**EXTRACT PROVIDED**
— BEGIN —

Craig Cannon [06:01] One simple thing.
Doug Eck [06:02] In fact, maybe someone in the Y Combinator world can helps us do that, right?
Craig Cannon [06:07] Yeah, it’s like sliding between cow and trombone, what’s the best sound?
Doug Eck [06:10] Exactly, right. Maybe that particular web app is not the right answer. No, I mean I’m saying that as a joke, but I think, look at it this way. If we can find a way, or the community in general can find a way for machine generated media to be sort of out there for a large group of interested users to play with, I think we can learn from that signal and I think we can learn to improve. If we do, we’ll make quite a nice contribution to machine learning. We will learn to prove, based upon human feedback, to generate something of interest. So that’s a great goal. Today in this room, I wish I could tell you we had like a secret plan. Like, “Oh, he’s figured it out. The app’s going to launch tomorrow.” It’s really hard work.
Craig Cannon [06:54] Bleep, cut.
Doug Eck [06:56] Yeah, yeah exactly. Sorry.

— END —

**DATA EXCERPTS**

— BEGIN —

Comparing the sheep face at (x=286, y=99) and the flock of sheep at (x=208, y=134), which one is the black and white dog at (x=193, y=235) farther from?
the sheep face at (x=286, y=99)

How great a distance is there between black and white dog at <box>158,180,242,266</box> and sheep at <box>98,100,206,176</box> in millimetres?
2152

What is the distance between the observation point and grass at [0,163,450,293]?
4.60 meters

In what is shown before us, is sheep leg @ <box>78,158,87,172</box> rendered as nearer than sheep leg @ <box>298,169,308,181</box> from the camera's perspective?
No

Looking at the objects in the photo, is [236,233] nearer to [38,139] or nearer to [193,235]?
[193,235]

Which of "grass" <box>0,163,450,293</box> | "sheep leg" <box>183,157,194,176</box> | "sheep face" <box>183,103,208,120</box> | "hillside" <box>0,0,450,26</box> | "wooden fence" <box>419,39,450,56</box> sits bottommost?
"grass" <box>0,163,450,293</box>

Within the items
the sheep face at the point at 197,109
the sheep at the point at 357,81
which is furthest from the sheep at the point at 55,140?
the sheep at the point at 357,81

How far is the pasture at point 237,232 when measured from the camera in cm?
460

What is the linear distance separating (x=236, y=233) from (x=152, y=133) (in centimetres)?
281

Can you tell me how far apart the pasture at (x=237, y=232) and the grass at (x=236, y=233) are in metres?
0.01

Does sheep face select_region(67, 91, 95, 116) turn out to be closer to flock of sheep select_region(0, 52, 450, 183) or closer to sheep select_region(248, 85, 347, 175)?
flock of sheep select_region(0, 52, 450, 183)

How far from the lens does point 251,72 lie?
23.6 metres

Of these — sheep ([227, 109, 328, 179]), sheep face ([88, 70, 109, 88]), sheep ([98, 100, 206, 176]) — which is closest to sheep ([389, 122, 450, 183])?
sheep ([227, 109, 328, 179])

— END —

**PROBLEMS**
[1] Answer these questions from the transcript.
(a) Which two things does Craig Cannon mention sliding between?
(b) Based on human feedback, what does Doug Eck say they will learn to generate?
(c) What does Doug Eck wish he could say they had?
[2] Return the stretch of the transcript from "Doug Eck [06:10]" through "really hard work.", copied word for word.

**TASK ANSWERS**
[1]
(a) Cow and trombone.
(b) Something of interest.
(c) A secret plan.

[2]
Doug Eck [06:10] Exactly, right. Maybe that particular web app is not the right answer. No, I mean I’m saying that as a joke, but I think, look at it this way. If we can find a way, or the community in general can find a way for machine generated media to be sort of out there for a large group of interested users to play with, I think we can learn from that signal and I think we can learn to improve. If we do, we’ll make quite a nice contribution to machine learning. We will learn to prove, based upon human feedback, to generate something of interest. So that’s a great goal. Today in this room, I wish I could tell you we had like a secret plan. Like, “Oh, he’s figured it out. The app’s going to launch tomorrow.” It’s really hard work.